__Page extract__
★ ★ ★ ★

GAN Architectures for Audio

Generative Adversarial Networks (GANs) are primarily used in audio AI as vocoders — converting mel spectrograms or latent representations to high-fidelity waveforms. They are the final stage in many music generation pipelines.

GAN Fundamentals

A GAN consists of two networks trained adversarially:

Generator $G$ : creates fake audio from input features
Discriminator $D$ : distinguishes real audio from generated audio

Minimax Objective

\min_G \max_D \; \mathbb{E}_{x \sim p_{\text{data}}}[\log D(x)] + \mathbb{E}_{z \sim p_z}[\log(1 - D(G(z)))]

In audio vocoders, $z$ is typically a mel spectrogram or latent code rather than random noise.

Least-Squares GAN (LSGAN)

Most audio GANs use least-squares loss for stability:

\mathcal{L}_D = \mathbb{E}[(D(x) - 1)^2] + \mathbb{E}[D(G(s))^2]

\mathcal{L}_G = \mathbb{E}[(D(G(s)) - 1)^2]

where $s$ is the conditioning input (mel spectrogram).

HiFi-GAN

HiFi-GAN (2020) is the most widely used neural vocoder. It achieves both high quality and fast inference.

Generator Architecture

The generator uses transposed convolutions for upsampling, with Multi-Receptive Field Fusion (MRF) blocks:

Mel Spectrogram
    │
    ▼
ConvTranspose1d (upsample by 8)
    │ ──▶ MRF Block (kernels: 3, 7, 11)
    ▼
ConvTranspose1d (upsample by 8)
    │ ──▶ MRF Block
    ▼
ConvTranspose1d (upsample by 2)
    │ ──▶ MRF Block
    ▼
ConvTranspose1d (upsample by 2)
    │ ──▶ MRF Block
    ▼
Conv1d ──▶ tanh ──▶ Waveform

MRF blocks apply parallel residual blocks with different kernel sizes, then sum outputs. This captures patterns at multiple temporal scales simultaneously.

The total upsampling factor matches the hop size used in mel spectrogram extraction (e.g., $8 \times 8 \times 2 \times 2 = 256$ ).

Multi-Period Discriminator (MPD)

Reshapes 1D audio into 2D patterns at different periods:

x_p[t, c] = x[t \cdot p + c], \quad c = 0, \dots, p-1

Each sub-discriminator uses 2D convolutions on a different period $p \in \{2, 3, 5, 7, 11\}$ .

This captures periodic patterns at different scales — essential for perceiving pitch and harmonic structure.

Multi-Scale Discriminator (MSD)

Operates on audio at different resolutions:

Original resolution
2× downsampled
4× downsampled

Each sub-discriminator uses 1D grouped convolutions with increasing dilation.

Training Losses

\mathcal{L}_G = \mathcal{L}_{\text{adv}}(G) + \lambda_{\text{feat}} \mathcal{L}_{\text{feat}}(G) + \lambda_{\text{mel}} \mathcal{L}_{\text{mel}}(G)

Feature matching loss:

\mathcal{L}_{\text{feat}} = \sum_{k}\sum_{l} \frac{1}{N_{k,l}}\|D_k^{(l)}(x) - D_k^{(l)}(G(s))\|_1

Mel spectrogram loss:

\mathcal{L}_{\text{mel}} = \|M(x) - M(G(s))\|_1

Typical weights: $\lambda_{\text{feat}} = 2$ , $\lambda_{\text{mel}} = 45$ .

★ ★ ★ ★

__Raw data__

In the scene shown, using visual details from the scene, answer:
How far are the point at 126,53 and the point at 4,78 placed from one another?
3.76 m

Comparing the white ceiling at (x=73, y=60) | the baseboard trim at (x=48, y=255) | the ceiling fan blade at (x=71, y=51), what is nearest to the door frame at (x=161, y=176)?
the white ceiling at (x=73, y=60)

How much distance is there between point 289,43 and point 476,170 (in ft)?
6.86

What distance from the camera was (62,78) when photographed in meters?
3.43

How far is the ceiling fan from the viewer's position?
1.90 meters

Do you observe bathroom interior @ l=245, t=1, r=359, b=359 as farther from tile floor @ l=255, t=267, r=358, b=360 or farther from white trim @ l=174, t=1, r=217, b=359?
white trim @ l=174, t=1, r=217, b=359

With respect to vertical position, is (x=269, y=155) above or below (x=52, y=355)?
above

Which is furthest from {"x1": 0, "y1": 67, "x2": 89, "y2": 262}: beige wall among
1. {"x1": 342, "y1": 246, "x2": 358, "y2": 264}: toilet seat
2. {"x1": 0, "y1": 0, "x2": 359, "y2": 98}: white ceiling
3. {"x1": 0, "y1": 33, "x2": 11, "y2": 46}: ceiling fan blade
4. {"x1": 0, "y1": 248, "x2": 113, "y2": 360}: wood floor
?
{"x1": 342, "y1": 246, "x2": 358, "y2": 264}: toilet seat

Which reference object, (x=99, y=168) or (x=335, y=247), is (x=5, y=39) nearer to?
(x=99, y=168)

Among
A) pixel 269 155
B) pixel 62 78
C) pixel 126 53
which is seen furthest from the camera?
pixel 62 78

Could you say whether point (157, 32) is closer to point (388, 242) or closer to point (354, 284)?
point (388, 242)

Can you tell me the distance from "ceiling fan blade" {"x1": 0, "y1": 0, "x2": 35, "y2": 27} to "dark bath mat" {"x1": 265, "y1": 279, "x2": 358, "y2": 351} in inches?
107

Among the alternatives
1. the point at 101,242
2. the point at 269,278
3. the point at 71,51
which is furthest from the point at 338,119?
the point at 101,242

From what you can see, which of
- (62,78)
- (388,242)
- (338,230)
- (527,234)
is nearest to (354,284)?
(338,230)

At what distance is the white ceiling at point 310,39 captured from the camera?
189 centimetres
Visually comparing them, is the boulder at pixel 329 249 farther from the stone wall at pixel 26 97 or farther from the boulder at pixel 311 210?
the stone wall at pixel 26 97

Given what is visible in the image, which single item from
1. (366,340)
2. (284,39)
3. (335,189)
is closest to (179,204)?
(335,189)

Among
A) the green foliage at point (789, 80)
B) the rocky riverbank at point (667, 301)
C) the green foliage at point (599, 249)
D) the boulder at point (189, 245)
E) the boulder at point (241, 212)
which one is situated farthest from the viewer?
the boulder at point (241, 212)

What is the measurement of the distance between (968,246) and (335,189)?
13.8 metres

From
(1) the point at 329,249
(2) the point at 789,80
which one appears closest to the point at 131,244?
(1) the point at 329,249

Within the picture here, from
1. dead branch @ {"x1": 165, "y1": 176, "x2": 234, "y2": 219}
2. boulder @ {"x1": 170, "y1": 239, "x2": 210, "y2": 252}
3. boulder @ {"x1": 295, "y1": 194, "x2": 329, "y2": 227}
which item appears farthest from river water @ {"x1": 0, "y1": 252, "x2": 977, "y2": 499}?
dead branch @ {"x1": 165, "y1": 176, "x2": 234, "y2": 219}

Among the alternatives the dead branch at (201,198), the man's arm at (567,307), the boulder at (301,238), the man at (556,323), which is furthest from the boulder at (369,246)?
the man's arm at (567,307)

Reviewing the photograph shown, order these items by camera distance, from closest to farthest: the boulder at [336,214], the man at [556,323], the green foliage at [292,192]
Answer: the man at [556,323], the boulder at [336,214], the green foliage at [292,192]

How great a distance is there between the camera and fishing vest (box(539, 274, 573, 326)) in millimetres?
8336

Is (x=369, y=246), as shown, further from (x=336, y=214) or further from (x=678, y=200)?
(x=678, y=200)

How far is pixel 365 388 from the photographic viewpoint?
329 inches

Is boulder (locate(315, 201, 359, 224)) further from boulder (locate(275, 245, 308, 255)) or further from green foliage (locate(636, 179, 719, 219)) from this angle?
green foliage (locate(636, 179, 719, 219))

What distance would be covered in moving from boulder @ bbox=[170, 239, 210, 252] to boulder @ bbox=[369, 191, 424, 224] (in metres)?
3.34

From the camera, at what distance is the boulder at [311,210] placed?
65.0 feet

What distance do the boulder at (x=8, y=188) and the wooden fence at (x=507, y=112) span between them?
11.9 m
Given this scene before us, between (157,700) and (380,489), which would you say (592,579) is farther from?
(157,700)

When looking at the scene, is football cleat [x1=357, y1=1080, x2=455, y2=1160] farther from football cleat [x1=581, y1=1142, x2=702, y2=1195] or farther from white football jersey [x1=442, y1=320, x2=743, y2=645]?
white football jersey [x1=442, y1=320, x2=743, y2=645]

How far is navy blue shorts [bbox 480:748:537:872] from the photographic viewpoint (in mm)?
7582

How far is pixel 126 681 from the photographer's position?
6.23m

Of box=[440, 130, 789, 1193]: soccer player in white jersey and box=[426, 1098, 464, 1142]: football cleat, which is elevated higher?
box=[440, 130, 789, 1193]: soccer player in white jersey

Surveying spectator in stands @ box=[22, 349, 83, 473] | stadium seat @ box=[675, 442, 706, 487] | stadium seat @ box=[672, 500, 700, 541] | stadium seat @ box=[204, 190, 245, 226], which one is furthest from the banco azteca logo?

★ ★ ★ ★

__Set problem 1__
Rewrite the passage of the GAN audio page starting at "Least-Squares GAN (LSGAN)" and ending at "and fast inference.", with "robustness" put in place of "stability".
__Set problem 2__
What periods does the GAN audio page give for the sub-discriminators of the Multi-Period Discriminator?

__Full response 1__
Least-Squares GAN (LSGAN)

Most audio GANs use least-squares loss for robustness:

\mathcal{L}_D = \mathbb{E}[(D(x) - 1)^2] + \mathbb{E}[D(G(s))^2]

\mathcal{L}_G = \mathbb{E}[(D(G(s)) - 1)^2]

where $s$ is the conditioning input (mel spectrogram).

HiFi-GAN

HiFi-GAN (2020) is the most widely used neural vocoder. It achieves both high quality and fast inference.

__Full response 2__
2, 3, 5, 7, 11